We can also lock Jesus up in the tomb when we celebrate his resurrection and his presence here in church, but we do not live his risen life in our families, our places of work, or our body politic.  We compartmentalize our lives, giving the Lord our homage here, but rolling the stone across this beautiful tomb so that we do not have to be bothered with his presence where he might love us into making some real changes in our lives.  We become sometimes believers rather than believing with every fiber of our being that Jesus is alive and lives among us now.

Or perhaps the stone we use to seal Jesus back in his tomb is the notion that our faith is a private affair, and we do not want to risk making anyone uncomfortable by sharing it publicly.  Yet we see that this is what Peter did once he experienced the risen Lord.  He went out boldly and was not afraid of offending people.  In fact, in today’s reading we hear him getting in the face of those who crucified Jesus, not letting them off the hook by thinking they had no part in that terrible deed, yet at the same time offering repentance.  Because he was so bold, thousands were converted to be followers of Jesus.  Sometimes we do not speak up when life is devalued, when people are bullied or gossiped about, or when there is something we know could be done for the poor and we do not do it.  In effect, we seal Jesus back in the tomb, so that he cannot fully engage with the world he came to save.  Yes, of course, there is the danger that we will be criticized and persecuted, but if we who know Jesus and the love and peace that comes from following his commands are not bold about sharing him with others, then the whole world gets locked up in a tomb of cultural decay.

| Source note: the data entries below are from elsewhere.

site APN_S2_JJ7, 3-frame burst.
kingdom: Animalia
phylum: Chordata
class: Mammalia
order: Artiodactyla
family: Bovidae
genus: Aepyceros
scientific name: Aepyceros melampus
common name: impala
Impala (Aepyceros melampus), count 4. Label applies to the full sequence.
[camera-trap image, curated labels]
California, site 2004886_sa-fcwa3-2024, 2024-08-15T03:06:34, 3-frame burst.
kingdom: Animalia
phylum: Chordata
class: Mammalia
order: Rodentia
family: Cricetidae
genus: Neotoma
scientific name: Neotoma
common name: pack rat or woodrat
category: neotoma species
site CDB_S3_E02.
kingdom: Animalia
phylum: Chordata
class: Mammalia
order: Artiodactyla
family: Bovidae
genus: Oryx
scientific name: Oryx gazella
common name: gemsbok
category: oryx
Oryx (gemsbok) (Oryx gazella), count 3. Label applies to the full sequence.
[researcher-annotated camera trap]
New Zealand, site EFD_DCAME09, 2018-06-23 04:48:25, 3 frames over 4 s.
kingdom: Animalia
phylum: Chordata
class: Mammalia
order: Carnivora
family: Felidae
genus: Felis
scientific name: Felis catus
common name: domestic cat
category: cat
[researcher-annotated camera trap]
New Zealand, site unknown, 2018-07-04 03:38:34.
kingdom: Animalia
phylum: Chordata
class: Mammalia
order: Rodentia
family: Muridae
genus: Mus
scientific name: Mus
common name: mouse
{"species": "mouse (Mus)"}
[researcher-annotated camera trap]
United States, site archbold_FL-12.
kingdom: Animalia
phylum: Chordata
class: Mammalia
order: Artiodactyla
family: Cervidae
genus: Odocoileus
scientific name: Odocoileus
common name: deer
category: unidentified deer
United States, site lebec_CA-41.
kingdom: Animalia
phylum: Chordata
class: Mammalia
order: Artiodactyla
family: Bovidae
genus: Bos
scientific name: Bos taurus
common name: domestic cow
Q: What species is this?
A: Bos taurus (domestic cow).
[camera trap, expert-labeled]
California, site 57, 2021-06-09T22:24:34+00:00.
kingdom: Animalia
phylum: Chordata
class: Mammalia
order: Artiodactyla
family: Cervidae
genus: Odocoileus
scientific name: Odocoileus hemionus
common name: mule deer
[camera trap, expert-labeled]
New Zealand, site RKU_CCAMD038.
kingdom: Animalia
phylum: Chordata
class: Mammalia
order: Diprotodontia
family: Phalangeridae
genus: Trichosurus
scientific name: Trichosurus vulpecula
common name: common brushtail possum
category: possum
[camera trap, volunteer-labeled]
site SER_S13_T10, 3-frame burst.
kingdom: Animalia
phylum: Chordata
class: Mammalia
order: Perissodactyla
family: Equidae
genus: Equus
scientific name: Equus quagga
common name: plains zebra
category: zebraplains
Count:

How good it is for us to be here to celebrate the resurrection of Jesus from the dead!  But Jesus also challenges us to never celebrate this as simply a past event that has little or no impact on our present lives.  He IS risen.  He is alive.  He is present and active among us, and through us, who have experienced his presence and his love, he wants to have his message to never again to be locked up in the tomb, but to be proclaimed boldly throughout the world, so that all who live in it can not only sing but live the Alleluias that well up in our hearts.